Rewrite everything from the line containing "From what you see, is" down to the line containing "How much distance exists from", putting "dark camera housing" wherever "black camera body" appears and leaving all else unchanged.
* Begin *
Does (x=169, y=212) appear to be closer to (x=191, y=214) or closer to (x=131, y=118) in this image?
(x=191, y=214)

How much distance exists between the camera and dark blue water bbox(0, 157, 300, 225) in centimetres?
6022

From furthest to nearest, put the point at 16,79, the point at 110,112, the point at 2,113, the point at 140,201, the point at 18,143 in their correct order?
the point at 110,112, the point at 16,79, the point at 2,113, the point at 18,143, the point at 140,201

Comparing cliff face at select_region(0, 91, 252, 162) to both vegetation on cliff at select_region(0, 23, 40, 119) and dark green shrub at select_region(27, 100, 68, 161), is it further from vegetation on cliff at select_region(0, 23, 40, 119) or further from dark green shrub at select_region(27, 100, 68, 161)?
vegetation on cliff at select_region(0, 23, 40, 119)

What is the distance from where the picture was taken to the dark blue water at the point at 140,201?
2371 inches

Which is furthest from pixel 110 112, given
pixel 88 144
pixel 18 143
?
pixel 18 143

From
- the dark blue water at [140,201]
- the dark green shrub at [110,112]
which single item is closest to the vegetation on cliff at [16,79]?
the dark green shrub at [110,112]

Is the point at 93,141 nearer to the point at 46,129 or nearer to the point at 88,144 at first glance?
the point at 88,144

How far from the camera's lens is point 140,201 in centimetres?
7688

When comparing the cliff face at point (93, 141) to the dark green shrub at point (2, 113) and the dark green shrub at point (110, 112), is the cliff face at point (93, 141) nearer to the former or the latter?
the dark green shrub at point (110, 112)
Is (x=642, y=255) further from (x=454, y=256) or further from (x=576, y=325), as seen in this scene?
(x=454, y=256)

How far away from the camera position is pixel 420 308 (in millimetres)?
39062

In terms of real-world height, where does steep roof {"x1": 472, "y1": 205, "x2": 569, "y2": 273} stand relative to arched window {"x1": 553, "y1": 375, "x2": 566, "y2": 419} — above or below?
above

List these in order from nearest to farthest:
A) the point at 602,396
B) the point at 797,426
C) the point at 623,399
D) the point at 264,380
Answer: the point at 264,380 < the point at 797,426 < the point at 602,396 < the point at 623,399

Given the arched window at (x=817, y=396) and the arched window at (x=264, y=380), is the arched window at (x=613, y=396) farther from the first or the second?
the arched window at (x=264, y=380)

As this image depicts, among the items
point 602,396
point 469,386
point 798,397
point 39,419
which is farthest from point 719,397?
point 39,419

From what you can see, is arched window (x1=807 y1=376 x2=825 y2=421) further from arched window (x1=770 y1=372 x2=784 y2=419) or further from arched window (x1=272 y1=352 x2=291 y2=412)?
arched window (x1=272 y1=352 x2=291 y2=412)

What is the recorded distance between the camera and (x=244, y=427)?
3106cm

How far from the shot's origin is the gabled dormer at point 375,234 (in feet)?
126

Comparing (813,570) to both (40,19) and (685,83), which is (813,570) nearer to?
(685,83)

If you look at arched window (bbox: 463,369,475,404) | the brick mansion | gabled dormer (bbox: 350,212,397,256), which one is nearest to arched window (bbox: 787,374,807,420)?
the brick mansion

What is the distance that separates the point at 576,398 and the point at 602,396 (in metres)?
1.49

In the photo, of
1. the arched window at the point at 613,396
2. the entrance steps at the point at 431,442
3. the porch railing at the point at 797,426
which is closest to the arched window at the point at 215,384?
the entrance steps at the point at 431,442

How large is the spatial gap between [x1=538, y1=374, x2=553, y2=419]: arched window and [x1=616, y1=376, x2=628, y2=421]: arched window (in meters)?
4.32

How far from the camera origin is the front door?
* End *
* Begin *
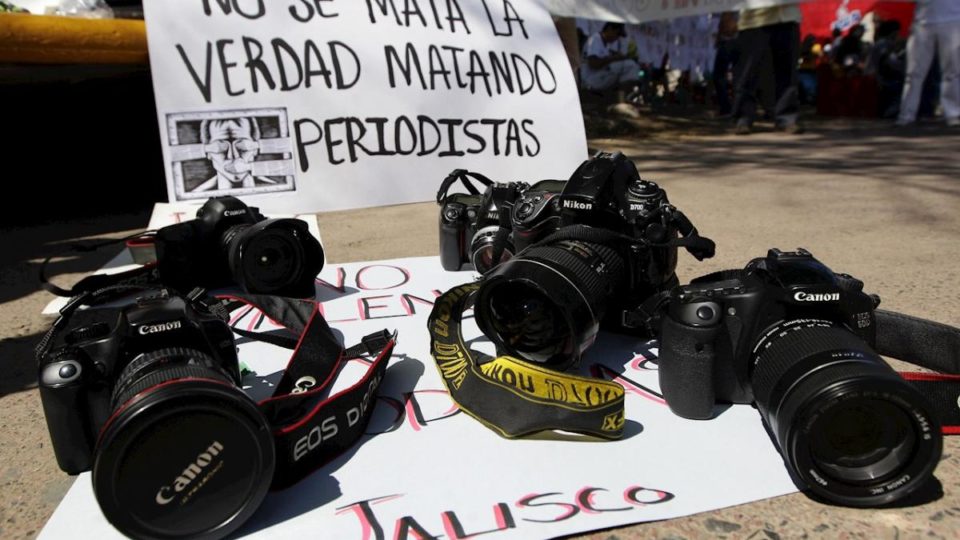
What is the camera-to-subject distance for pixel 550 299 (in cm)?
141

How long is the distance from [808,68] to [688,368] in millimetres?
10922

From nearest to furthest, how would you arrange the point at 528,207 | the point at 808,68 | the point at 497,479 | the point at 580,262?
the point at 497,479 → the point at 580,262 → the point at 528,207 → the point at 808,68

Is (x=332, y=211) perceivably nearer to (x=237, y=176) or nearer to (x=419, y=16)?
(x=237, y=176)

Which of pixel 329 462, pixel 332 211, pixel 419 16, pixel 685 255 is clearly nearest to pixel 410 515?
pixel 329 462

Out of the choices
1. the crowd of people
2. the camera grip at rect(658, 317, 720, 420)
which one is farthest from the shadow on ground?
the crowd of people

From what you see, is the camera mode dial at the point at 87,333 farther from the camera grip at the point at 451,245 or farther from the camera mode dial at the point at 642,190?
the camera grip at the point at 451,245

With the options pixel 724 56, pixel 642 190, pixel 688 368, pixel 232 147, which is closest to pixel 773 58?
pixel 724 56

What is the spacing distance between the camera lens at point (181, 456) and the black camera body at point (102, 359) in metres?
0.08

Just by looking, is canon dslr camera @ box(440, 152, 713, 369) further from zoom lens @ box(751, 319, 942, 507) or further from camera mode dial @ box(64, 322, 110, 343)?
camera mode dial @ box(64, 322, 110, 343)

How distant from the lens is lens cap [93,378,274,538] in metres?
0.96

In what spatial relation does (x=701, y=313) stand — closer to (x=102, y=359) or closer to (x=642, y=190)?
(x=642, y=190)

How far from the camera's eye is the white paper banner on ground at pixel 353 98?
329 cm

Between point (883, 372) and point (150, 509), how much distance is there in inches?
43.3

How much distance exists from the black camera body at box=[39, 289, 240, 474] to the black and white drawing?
* End *
__RESULT OF THIS EXERCISE__:
From what you see, is the camera mode dial at the point at 87,333 farther from the camera grip at the point at 451,245 or farther from the camera mode dial at the point at 642,190?
the camera grip at the point at 451,245

With the options pixel 724 56, pixel 642 190, pixel 688 368, pixel 232 147, which is closest to pixel 773 58?
pixel 724 56

What is the spacing distance between the camera lens at point (181, 456) and the dark camera housing at point (102, 359) in metres?
0.08

Just by looking, is canon dslr camera @ box(440, 152, 713, 369) further from zoom lens @ box(751, 319, 942, 507) or further from camera mode dial @ box(64, 322, 110, 343)?
camera mode dial @ box(64, 322, 110, 343)

How distant from the lens is lens cap [93,378,274,538] in metres?
0.96

In what spatial relation does (x=701, y=313) stand — closer to (x=102, y=359) or closer to (x=642, y=190)?
(x=642, y=190)

How far from the camera's eye is the white paper banner on ground at pixel 353 98?
329 cm

Between point (883, 372) and point (150, 509), how much distance is there in inches?
43.3

How much distance exists from the dark camera housing at box=[39, 289, 240, 474] to the black and white drawing?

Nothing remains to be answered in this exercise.